> CONSIGNES
- A) Recopiez les lignes des enregistrements, à partir de celle qui contient « Scrutinising this photograph, of » et jusqu'à celle qui contient « [118,213] → [207,701] → [489,779] » incluse, en laissant les images de côté.
- B) Reprenez l'extrait sur le projet REGEN là où il s'arrête et poursuivez-le.

REGEN : impliquer les citoyens dans les projets de régénération urbaine
Environnements naturel et bâti cohabitent depuis les premières constructions humaines érigées il y a des millénaires. Depuis lors, l’impact du bâti sur l’environnement et sur l’Homme n’a cessé de croître, menant à des situations critiques tant pour les ressources naturelles que pour le bien-être des citoyens.
Pour y apporter des solutions concrètes, un projet européen piloté par le Luxembourg Institute of Science and Technology (LIST) va mener une série d’initiatives de régénération de quartiers durant les quatre prochaines années. Explications avec Sylvain Kubicki, Lead Research and Innovation Associate au LIST.
Pouvez-vous poser le contexte du projet REGEN ?
Le projet REGEN (REGENeration of neighbourhoods towards a low-carbon, inclusive, and affordable built environment, NDLR) sur la régénération des quartiers est financé par Horizon Europe, en lien avec le partenariat Built4People et New European Bauhaus. Dans ce contexte, nous nous intéressons à des aspects liés à la durabilité, à l’inclusivité, mais aussi à la dimension esthétique. Le New European Bauhaus promeut en effet une certaine qualité architecturale et urbaine dans ce type d’initiatives.
Par ailleurs, nous essayons d’adopter une approche variée entre contextes urbains et contextes ruraux.
Pendant quatre ans, le LIST a pour mission de coordonner une équipe comprenant pas moins de 23 partenaires pour un budget total de 7,5 millions d’euros afin de mener à bien nos développements et nos implémentations concrètes.
REGEN s’applique à quatre écosystèmes « urbains », ou quatre sites démonstrateurs :
- Beckerich, Luxembourg : avec sa connotation rurale mais très innovante, en particulier en matière d’énergie, grâce à sa centrale de génération basée sur la biométhanisation et biomasse et son réseau de chaleur ;
- Laredo, Espagne : une petite ville balnéaire du pays basque, dont le centre-ville pose des problèmes de mobilité notamment pour les populations plus vieillissantes ;
- Milan, Italie : elle fait partie des 100 villes sélectionnées, comme Differdange au Luxembourg, pour la mission des villes climatiquement neutres, avec des objectifs énergétiques, de qualité de l’air et de rénovation urbaine. Nous travaillons sur un petit quartier au sein duquel des bâtiments vont être reconstruits sur base des dernières normes environnementales, et ce, en impliquant les usagers ;
- Dublin, Irlande : un quartier a été sélectionné comme zone de décarbonisation avec l’objectif d’introduire des énergies renouvelables dans la grille énergétique.

> DONNÉES FOURNIES
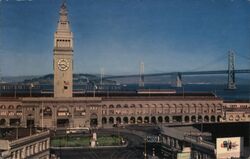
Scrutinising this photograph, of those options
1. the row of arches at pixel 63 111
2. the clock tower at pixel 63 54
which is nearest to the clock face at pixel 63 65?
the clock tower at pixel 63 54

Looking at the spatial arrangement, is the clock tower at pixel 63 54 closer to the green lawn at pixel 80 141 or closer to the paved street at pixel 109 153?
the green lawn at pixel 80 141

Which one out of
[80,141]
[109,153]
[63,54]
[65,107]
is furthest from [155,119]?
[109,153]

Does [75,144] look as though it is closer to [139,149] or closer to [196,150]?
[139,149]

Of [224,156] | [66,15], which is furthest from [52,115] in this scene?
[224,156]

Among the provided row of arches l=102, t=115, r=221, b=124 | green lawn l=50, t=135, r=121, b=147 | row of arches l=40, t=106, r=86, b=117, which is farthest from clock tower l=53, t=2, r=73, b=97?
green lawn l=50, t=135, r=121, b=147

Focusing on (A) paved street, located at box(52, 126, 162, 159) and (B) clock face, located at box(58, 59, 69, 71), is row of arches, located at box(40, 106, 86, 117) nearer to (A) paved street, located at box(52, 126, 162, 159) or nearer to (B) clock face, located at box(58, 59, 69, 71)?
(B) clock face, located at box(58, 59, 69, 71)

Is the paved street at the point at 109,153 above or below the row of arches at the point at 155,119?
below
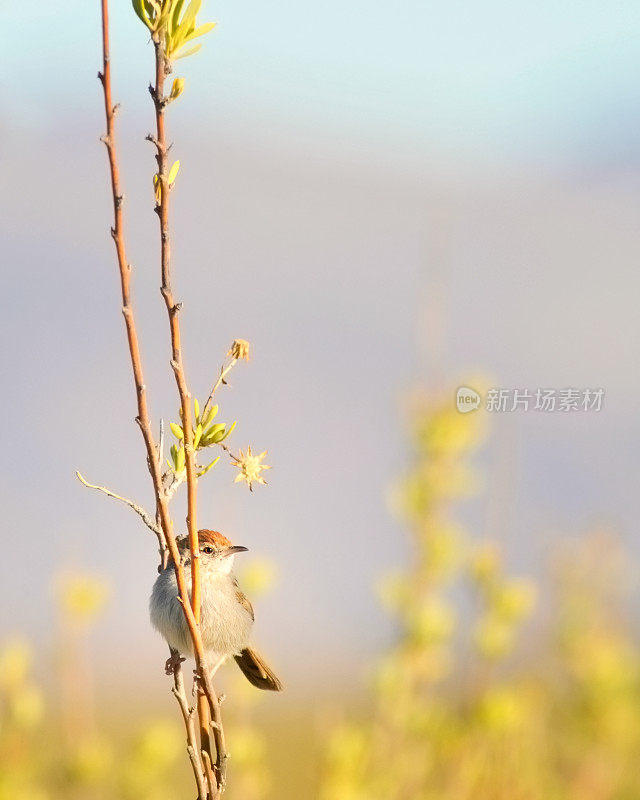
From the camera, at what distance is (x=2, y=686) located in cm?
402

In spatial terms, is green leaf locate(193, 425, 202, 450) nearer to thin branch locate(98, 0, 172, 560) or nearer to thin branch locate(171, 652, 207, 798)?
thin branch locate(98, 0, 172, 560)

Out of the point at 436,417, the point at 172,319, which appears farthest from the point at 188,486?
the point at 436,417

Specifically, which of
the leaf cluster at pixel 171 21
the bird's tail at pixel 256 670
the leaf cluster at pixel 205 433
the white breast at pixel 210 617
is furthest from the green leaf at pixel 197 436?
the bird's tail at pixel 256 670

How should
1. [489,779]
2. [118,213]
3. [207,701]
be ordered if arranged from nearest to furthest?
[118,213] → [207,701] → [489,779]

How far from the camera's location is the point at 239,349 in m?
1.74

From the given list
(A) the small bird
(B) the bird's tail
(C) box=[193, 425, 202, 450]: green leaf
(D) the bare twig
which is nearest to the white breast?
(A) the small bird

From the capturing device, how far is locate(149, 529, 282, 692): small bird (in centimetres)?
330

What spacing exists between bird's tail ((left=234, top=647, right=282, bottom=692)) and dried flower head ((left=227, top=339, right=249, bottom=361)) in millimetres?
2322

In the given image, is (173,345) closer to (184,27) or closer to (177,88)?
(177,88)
...
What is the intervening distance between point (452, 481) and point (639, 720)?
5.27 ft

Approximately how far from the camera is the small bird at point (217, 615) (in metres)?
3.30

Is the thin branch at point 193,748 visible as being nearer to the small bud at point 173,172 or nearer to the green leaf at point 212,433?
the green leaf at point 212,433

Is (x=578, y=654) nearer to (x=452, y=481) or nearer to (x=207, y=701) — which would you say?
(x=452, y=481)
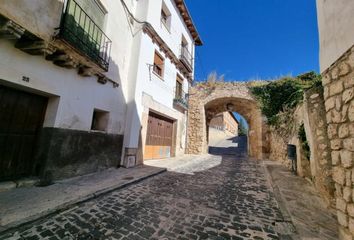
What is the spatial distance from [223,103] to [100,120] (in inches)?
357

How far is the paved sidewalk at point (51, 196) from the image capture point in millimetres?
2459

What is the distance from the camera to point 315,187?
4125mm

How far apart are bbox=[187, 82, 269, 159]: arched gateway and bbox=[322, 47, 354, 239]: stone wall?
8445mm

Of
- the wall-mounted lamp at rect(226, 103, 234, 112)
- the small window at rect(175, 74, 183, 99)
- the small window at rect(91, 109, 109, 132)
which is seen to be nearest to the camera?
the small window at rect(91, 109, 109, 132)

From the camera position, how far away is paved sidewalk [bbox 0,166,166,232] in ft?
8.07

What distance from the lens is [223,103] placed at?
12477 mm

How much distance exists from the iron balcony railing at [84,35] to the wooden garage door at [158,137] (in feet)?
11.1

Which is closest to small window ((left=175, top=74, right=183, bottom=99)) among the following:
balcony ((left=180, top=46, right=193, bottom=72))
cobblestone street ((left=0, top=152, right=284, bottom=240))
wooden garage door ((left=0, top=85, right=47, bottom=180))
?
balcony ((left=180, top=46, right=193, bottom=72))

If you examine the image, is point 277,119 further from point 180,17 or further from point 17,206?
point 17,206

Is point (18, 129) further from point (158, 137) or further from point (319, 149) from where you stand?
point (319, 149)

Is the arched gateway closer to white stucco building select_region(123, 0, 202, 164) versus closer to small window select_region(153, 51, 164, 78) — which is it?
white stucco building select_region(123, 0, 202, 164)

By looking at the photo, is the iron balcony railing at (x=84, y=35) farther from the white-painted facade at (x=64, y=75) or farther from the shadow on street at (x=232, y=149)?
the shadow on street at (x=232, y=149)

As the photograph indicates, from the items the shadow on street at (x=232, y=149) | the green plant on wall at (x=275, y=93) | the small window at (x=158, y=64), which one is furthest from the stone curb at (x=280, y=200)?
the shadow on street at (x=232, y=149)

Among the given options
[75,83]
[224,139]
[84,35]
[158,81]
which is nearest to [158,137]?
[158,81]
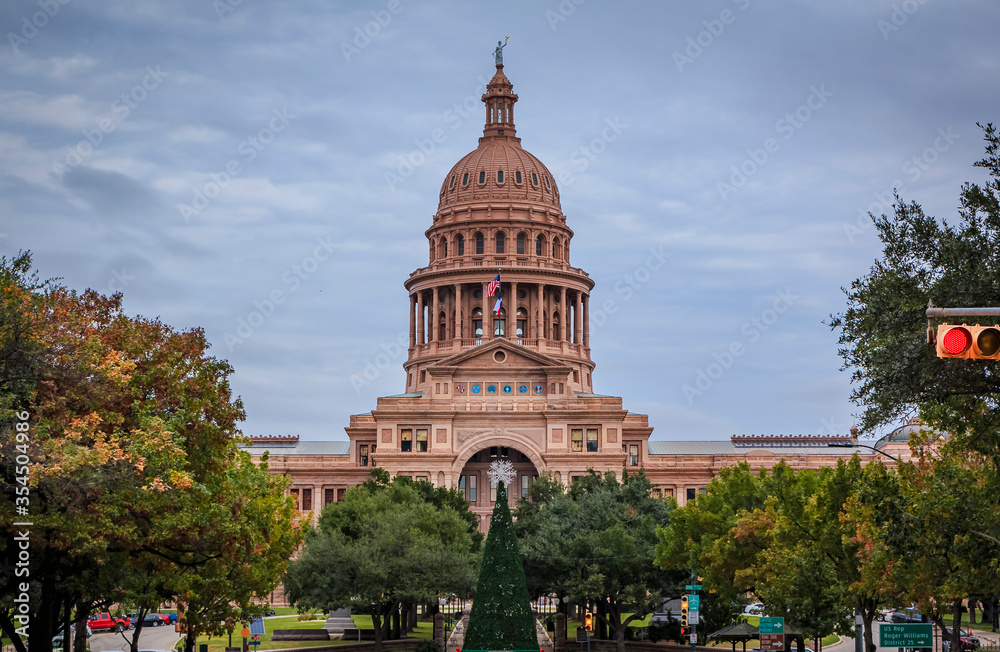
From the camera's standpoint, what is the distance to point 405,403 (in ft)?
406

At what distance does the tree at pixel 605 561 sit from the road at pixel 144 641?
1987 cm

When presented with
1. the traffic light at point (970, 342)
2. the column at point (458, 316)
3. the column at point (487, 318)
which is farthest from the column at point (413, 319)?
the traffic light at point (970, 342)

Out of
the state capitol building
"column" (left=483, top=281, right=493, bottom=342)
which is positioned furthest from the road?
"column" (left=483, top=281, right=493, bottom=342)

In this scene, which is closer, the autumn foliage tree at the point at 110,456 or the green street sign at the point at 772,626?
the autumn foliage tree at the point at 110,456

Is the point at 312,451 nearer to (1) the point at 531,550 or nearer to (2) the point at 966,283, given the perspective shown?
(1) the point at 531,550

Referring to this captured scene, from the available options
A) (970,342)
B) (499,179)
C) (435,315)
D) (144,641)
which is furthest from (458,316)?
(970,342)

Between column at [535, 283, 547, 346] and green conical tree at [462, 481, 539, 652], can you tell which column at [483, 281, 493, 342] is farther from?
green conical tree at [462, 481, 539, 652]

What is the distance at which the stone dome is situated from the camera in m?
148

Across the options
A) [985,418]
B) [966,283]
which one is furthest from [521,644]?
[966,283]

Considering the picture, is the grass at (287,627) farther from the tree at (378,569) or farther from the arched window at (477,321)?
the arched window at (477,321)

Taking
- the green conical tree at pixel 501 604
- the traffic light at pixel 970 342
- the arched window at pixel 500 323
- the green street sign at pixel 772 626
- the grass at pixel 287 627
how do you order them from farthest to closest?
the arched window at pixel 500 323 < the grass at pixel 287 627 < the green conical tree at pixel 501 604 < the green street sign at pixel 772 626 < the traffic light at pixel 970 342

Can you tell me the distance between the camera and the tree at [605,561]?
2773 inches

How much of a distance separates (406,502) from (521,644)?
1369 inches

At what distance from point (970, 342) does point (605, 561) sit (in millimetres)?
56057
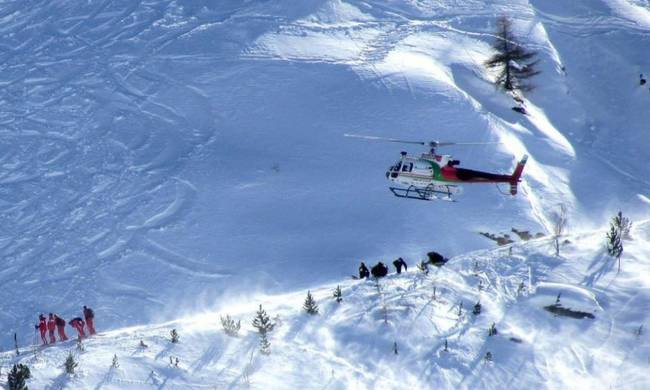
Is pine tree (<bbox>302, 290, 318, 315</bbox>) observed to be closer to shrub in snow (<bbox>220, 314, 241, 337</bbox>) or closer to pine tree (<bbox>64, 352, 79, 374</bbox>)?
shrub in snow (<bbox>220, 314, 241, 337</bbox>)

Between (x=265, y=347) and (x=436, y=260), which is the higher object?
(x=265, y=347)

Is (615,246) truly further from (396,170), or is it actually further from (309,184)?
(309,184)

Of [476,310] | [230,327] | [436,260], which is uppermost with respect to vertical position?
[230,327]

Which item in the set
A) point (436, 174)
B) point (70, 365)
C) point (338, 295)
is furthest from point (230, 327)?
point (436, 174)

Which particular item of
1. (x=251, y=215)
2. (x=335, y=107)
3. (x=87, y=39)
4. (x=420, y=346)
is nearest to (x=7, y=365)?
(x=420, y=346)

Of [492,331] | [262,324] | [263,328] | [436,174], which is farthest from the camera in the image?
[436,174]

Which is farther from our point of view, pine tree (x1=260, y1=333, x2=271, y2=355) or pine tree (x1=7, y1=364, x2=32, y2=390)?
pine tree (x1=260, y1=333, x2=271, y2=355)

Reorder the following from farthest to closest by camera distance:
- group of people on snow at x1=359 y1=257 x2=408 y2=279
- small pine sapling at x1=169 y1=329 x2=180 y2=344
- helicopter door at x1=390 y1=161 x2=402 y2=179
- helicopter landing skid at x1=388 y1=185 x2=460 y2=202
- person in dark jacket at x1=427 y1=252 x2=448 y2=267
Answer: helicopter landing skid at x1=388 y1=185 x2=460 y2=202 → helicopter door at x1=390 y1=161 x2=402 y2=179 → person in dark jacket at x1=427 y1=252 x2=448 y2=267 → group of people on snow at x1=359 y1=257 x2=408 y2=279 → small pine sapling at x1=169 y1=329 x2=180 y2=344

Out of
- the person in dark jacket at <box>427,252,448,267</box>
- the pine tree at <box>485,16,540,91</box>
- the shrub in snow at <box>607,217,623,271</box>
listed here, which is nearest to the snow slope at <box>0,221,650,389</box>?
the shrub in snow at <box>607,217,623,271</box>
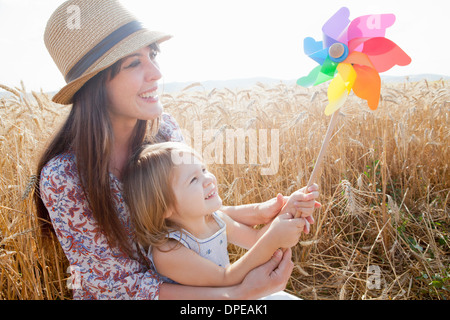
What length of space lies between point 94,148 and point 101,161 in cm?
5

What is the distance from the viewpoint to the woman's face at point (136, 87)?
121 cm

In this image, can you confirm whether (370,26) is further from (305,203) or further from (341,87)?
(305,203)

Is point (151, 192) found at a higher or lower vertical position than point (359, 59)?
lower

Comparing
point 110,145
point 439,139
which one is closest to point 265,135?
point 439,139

> RÉPONSES PAR CONSIGNE
- A)
Scrutinising this photograph, of those options
1. the row of arches at pixel 63 111
2. the clock tower at pixel 63 54
which is nearest to the clock face at pixel 63 65?
the clock tower at pixel 63 54

Looking at the spatial arrangement, is the clock tower at pixel 63 54 closer to the green lawn at pixel 80 141 or closer to the paved street at pixel 109 153?
the green lawn at pixel 80 141

Which one out of
[80,141]
[109,153]
[63,54]
[65,107]
is furthest from [155,119]?
[109,153]

Does [75,144] look as though it is closer to [139,149] or closer to [196,150]?
[139,149]

Of [224,156] | [66,15], which is furthest from [52,115] in this scene?
[224,156]

Among the provided row of arches l=102, t=115, r=221, b=124 | green lawn l=50, t=135, r=121, b=147 | row of arches l=40, t=106, r=86, b=117, which is farthest from clock tower l=53, t=2, r=73, b=97?
green lawn l=50, t=135, r=121, b=147

Focusing on (A) paved street, located at box(52, 126, 162, 159) and (B) clock face, located at box(58, 59, 69, 71), is row of arches, located at box(40, 106, 86, 117) nearer to (A) paved street, located at box(52, 126, 162, 159) or nearer to (B) clock face, located at box(58, 59, 69, 71)?
(B) clock face, located at box(58, 59, 69, 71)

Is the paved street at the point at 109,153 above or below the row of arches at the point at 155,119?
below
From the camera, at what distance is (x=2, y=686) located in cm?
402

In spatial terms, is green leaf locate(193, 425, 202, 450) nearer to thin branch locate(98, 0, 172, 560) or nearer to thin branch locate(171, 652, 207, 798)?
thin branch locate(98, 0, 172, 560)

Out of the point at 436,417, the point at 172,319, which appears farthest from the point at 188,486?
the point at 436,417

Specifically, which of
the leaf cluster at pixel 171 21
the bird's tail at pixel 256 670
the leaf cluster at pixel 205 433
the white breast at pixel 210 617
is furthest from the green leaf at pixel 197 436?
the bird's tail at pixel 256 670

How should
1. [489,779]
2. [118,213]
3. [207,701]
be ordered if arranged from nearest to furthest?
[118,213] → [207,701] → [489,779]

- B)
Quel rôle jouez-vous, et plus largement le LIST, dans ce projet européen ?
Le rôle du LIST est d’abord un rôle de coordinateur. Nous avons monté et organisé cette collaboration de zéro et rassemblé les différents partenaires. Certains sont des partenaires techniques, d’autres viennent faciliter la fameuse régénération urbaine en support direct aux municipalités. Nous nous appuyons sur des outils informatiques et des outils méthodologiques, que nous appliquons aux différents sites.
Un des points à l’origine de l’idée est l’appel européen visant à impliquer les citoyens dans des démarches participatives pour que ces régénérations urbaines soient non seulement acceptées, qu’elles améliorent le cadre de vie, mais aussi qu’elles permettent d’atteindre des objectifs environnementaux. Nous savons qu’il faut une adhésion forte et qu’il faut aussi vérifier que les bonnes pratiques que nous cherchons à introduire soient maintenues dans le temps. Ce projet vise donc à rendre plus habituelles les pratiques de planification participative et de participation citoyenne.
Au List, cette participation citoyenne a été adressée via un outil informatique, la table tangible MUST, une interface simplifiée qui facilite les échanges entre groupes de citoyens. Cela faisait partie de notre apport initial à ce projet. Nous avions le souhait de promouvoir cette technologie et de lui donner un avenir puisqu’il y a des partenaires industriels dans le consortium qui seraient susceptibles de la développer ou de la transférer plus tard vers le marché.
Ce qui est également important dans la participation du LIST, c’est que nous formalisons le cadre d’évaluation environnementale, économique et sociale de l’application des diverses interventions. Nos travaux sur l’analyse du cycle de vie (ACV) sont portés à l’échelle du quartier grâce à cette approche holistique.
Parmi les sites concernés se trouve la commune de Beckerich. Que va-t-il s’y passer et qui va y contribuer ?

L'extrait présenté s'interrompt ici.